To SQL or Not
NoSQL has gained quite some popularity in the recent years. Its distant relative, good old SQL has been the industry standard for quite some decades but NoSQL provides some features which are difficult/ impossible to achieve in SQL. However, this doesn’t mean that SQL is inferior to NoSQL in anyway. In this post I’ll be mostly talking about PostgreSQL (SQL) and MongoDB (NoSQL).
|Data stored in tables as rows||Data stored in collections as BSON/ JSON documents|
|Primary and foreign key to identify unique data in rows||No concept of foreign keys. Mongo adds a unique _id field though|
|Using joins to combined data from multiple tables||Using embedded documents, document references or $lookup to combine data from multiple collections|
|ACID transactions||Atomic operations but transactions aren’t ACID|
|Normalization of data||Denormalization of data|
|Vertical scalability||Horizontal scalability|
Tables vs BSONs
SQL is more suited when you have a structured data and a pre-defined schema of your data. This data can be easily represented using tables and usually the structure remains fixed.
NoSQL employs the use of JSONs (or BSONs in MongoDB) which stores data as key-value pairs. NoSQL is more suited for modern webapps where the data changes dynamically and determining a fixed structure beforehand is difficult.
The document model of NoSQL is more productive because it maps directly to objects in modern web technologies. The wide column model of SQL provides more granular access to data than the key-value model but also less flexibility when it comes to dynamically changing data requirements.
In NoSQL, the entire document can be accessed with a single call to the database as compared to SQL, which requires joins across multiple tables from multiple locations. NoSQL also makes it easier to distribute the data across multiple nodes, called sharding. MongoDB 3.2 can also perform joins (left outer equi joins).
Normalization vs Denormalization
SQL involves normalizing the data by removing redundant information and splitting it into smaller tables. This can make the data representation simpler but it also spreads the data across multiple locations (tables) which adds a bit to the overhead in accessing them.
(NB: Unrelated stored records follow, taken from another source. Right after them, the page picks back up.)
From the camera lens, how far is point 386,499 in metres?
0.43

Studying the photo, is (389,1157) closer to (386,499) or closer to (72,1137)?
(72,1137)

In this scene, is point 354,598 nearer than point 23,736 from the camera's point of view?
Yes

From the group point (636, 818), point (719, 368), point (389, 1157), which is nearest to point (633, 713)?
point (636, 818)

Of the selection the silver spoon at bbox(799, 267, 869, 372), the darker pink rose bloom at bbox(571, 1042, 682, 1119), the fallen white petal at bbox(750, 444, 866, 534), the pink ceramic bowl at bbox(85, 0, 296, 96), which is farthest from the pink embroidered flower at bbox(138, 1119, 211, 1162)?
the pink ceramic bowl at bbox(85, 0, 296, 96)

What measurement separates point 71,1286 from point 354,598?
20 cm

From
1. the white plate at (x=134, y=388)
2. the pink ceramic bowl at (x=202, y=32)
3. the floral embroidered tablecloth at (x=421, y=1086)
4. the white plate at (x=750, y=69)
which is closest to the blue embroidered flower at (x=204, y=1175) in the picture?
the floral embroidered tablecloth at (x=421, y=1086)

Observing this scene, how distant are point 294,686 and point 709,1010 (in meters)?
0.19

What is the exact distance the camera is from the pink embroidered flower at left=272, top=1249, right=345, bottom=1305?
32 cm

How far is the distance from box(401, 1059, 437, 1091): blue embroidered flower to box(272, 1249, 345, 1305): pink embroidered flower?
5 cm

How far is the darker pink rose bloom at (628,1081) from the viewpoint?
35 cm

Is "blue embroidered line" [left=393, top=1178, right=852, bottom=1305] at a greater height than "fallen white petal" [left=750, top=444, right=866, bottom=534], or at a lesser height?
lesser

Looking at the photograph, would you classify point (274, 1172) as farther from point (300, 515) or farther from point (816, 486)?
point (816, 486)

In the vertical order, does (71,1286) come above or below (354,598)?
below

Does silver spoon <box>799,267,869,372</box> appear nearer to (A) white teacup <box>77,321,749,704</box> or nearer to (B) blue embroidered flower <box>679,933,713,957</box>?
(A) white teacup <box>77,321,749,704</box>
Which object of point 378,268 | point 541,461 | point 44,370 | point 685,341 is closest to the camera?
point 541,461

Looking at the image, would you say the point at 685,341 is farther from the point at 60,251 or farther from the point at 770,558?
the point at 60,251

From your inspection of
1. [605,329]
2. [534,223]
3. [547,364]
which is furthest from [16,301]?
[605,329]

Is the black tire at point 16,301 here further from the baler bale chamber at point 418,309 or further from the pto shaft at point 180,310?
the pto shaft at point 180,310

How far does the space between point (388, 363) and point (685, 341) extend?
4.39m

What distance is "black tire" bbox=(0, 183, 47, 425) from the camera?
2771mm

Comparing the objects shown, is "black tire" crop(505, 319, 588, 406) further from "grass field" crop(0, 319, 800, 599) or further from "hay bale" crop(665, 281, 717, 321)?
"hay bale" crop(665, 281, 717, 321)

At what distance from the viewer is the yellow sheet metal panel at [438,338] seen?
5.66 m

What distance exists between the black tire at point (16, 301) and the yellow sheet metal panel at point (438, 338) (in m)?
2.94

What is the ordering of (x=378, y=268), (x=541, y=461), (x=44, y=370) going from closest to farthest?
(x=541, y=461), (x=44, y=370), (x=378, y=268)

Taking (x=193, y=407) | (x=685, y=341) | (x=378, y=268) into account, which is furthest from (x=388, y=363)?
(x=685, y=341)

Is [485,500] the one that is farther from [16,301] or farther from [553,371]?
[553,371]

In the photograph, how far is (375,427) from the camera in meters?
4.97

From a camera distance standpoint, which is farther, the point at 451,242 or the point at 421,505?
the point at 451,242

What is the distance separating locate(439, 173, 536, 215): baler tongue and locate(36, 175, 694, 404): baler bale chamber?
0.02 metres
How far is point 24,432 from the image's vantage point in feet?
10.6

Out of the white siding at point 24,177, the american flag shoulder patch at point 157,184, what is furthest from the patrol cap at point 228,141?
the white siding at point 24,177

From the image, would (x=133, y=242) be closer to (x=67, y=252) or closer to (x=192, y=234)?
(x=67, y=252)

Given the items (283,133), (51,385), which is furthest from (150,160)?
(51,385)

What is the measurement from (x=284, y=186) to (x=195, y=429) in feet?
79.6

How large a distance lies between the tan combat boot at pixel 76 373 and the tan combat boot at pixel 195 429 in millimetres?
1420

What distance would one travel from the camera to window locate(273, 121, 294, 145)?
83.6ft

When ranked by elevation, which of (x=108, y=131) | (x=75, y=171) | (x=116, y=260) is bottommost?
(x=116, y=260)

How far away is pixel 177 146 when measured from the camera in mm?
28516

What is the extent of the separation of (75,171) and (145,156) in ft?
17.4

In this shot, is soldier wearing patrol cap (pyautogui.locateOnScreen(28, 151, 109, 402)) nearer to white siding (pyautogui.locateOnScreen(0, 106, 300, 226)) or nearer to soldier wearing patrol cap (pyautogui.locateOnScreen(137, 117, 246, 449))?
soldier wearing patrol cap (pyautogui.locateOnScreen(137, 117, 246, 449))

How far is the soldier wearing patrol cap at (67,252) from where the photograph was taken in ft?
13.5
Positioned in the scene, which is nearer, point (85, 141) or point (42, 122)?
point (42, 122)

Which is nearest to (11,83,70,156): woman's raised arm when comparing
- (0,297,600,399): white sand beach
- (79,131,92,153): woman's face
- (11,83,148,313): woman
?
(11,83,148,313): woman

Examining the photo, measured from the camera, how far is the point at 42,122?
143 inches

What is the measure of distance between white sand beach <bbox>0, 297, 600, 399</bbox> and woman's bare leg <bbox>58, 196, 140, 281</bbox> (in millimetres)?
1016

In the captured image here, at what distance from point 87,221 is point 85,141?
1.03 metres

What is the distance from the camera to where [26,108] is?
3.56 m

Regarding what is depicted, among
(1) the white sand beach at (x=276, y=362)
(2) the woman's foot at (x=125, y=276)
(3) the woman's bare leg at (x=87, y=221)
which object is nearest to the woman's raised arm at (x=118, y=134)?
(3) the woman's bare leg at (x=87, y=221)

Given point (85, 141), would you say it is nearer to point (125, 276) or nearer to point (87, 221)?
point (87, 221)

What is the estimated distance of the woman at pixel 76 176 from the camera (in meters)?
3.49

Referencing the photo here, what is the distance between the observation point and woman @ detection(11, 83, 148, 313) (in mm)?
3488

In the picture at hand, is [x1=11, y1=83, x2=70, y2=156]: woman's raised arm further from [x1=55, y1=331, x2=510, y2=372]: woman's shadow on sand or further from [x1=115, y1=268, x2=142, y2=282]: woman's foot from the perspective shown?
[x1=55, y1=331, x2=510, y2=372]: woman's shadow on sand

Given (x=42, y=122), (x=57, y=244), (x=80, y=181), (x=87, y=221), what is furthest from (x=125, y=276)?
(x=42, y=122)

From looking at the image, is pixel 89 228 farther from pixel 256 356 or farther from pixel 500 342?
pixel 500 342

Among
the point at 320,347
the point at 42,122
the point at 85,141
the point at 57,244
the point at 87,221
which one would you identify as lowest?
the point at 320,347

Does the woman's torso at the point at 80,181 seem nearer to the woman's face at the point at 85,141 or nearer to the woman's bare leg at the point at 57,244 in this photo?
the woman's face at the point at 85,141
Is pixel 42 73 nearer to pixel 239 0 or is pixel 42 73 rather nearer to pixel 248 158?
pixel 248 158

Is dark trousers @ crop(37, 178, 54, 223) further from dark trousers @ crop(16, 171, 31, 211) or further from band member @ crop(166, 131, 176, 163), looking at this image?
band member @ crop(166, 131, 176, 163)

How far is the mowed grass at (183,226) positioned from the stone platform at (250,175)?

NoSQL involves denormalization. It maintains duplicate copies of data to improve access time (since the cost of disk storage has reduced and bottleneck is more common for access time). Data is embedded, i.e. 1:1 or 1:many documents are embedded within each other to improve the access time. Embedding documents is not always helpful and referencing between documents in multiple collections should be used if:
- A document is frequently read but the embedded document is rarely used.
- The document size exceeds the 16MB limit of MongoDB.
- If the object is referenced from many different sources.
- Representing complex many:many relationships.
- Modelling large, hierarchical data sets.
Referencing documents in NoSQL is similar to normalization in SQL but it requires follow-up queries which adds to the server requests. Referencing is usually achieved by saving the _id field of one document in the related document as a reference. Note that these are not integrity constraints like foreign keys.
NoSQL databases are usually classified as consistent or eventually consistent systems (since they maintain multiple copies of data for availability and scalability). With eventual consistency, writes are not immediately visible (see CAP theorem). This can be acceptable for non-critical systems such as social networking or news feed trading it for increased scalability and availability. However for critical applications such as banking, etc SQL databases are suited better. Otherwise in NoSQL, this has to be handled at the application level. MongoDB provides tunable consistency, defined at query level.
All writes and reads access the primary copy of the data. As an option, read queries can be issued against secondary copies where data maybe eventually consistent if the write operation has not yet been synchronized with the secondary copy; the consistency choice is made at the query level.
SQL databases provides vertical scalability, they can scale quite high by adding to the computational power, but it has its limits. On the other hand, NoSQL databases scale horizontally, by adding nodes to the distributed system. It’s easier to scale using NoSQL.